**Selected extract**
· · · · ·
The date, late October 1959. The place, Council Bluffs, Iowa. The ten year old boy arrives home from school to find a note from his mom saying she will be late and to do his homework. Aha, the perfect chance! He jumps on his bike and rides the 10 or so blocks to Tom's Shoe Repair & Hobby as fast as the two wheels will take him. He darts in the door and quickly hands the old guy working on someone's sole $1.49. Back on his bike and home as fast as his legs will take him. Never know just what "I will be late" means.

He bounds up the stairs to his room and removes the box from its brown paper bag. What a beauty! A Monogram 1/48th scale SBD Dauntless. The picture on the box shows an SBD just rolling into its dive and a small scrap shot of the included ground crewman working on the centerline bomb. It is almost like you are there at the Battle of Midway!

The young boy pours over the instruction steps with as much patience as he can muster, but in just a few moments is twisting the fuselage pieces from their trees and doing a test fit. All the features! Retracting landing gear. Interconnected dive brakes. Spinning prop. Best of all a small trigger under the fuselage that releases the center bomb, which swings on its yoke to free the propeller before plunging into the deck of the Japanese aircraft carrier that is sitting helplessly below!

In about 2 hours the plane is together and the boy is testing the flaps and the bomb action. He has been as careful following the directions as his youth will allow and there are not too many glue fingerprints marring the blue plastic. After a few bomb runs he opens his small bottle of Pactra 'namel and begins to brush on the light gray underside of his latest masterpiece. He also does the very best he can hand painting the canopy frames with blue paint. It will take about 4 hours to dry, which should bring him nicely through homework and then dinner.
· · · · ·
**Data lines**
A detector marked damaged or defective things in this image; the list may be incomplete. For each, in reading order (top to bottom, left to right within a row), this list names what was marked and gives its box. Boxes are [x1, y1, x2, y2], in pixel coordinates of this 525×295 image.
· · · · ·
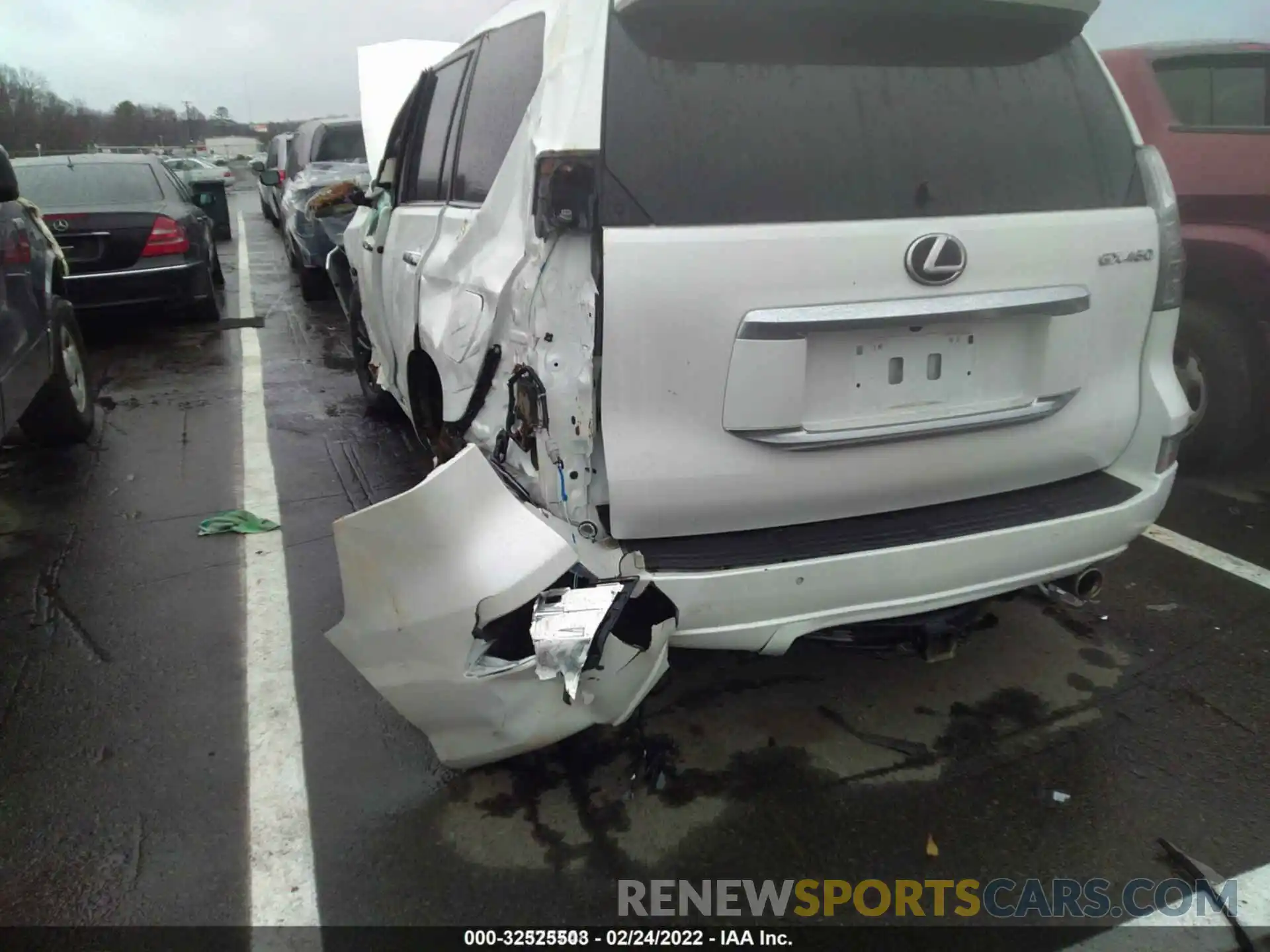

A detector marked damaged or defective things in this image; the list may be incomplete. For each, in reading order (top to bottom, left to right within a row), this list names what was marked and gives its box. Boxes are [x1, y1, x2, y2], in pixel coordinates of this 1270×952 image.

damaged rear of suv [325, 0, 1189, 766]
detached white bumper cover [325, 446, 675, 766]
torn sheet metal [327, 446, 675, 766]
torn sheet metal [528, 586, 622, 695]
· · · · ·
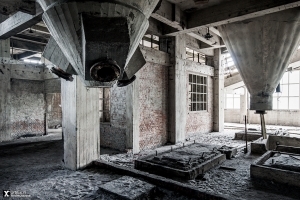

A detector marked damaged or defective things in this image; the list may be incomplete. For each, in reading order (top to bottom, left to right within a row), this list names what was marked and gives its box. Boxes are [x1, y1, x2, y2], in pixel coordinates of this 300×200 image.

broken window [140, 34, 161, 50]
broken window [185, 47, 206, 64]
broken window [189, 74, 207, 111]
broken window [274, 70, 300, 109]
· · · · ·
**Complete the following**
- A) Reproduce the model airplane passage word for word, everything from "He bounds up" down to "Battle of Midway!".
- B) Please quote from the records everything from the line containing "this 300×200 image." down to the line containing "broken window [274, 70, 300, 109]", both of those lines included, and nothing else.
The model airplane passage and the records have nothing to do with each other.

**Task solutions**
- A)
He bounds up the stairs to his room and removes the box from its brown paper bag. What a beauty! A Monogram 1/48th scale SBD Dauntless. The picture on the box shows an SBD just rolling into its dive and a small scrap shot of the included ground crewman working on the centerline bomb. It is almost like you are there at the Battle of Midway!

- B)
A detector marked damaged or defective things in this image; the list may be incomplete. For each, in reading order (top to bottom, left to right within a row), this list names what was marked and gives its box. Boxes are [x1, y1, x2, y2], in pixel coordinates of this 300×200 image.

broken window [140, 34, 161, 50]
broken window [185, 47, 206, 64]
broken window [189, 74, 207, 111]
broken window [274, 70, 300, 109]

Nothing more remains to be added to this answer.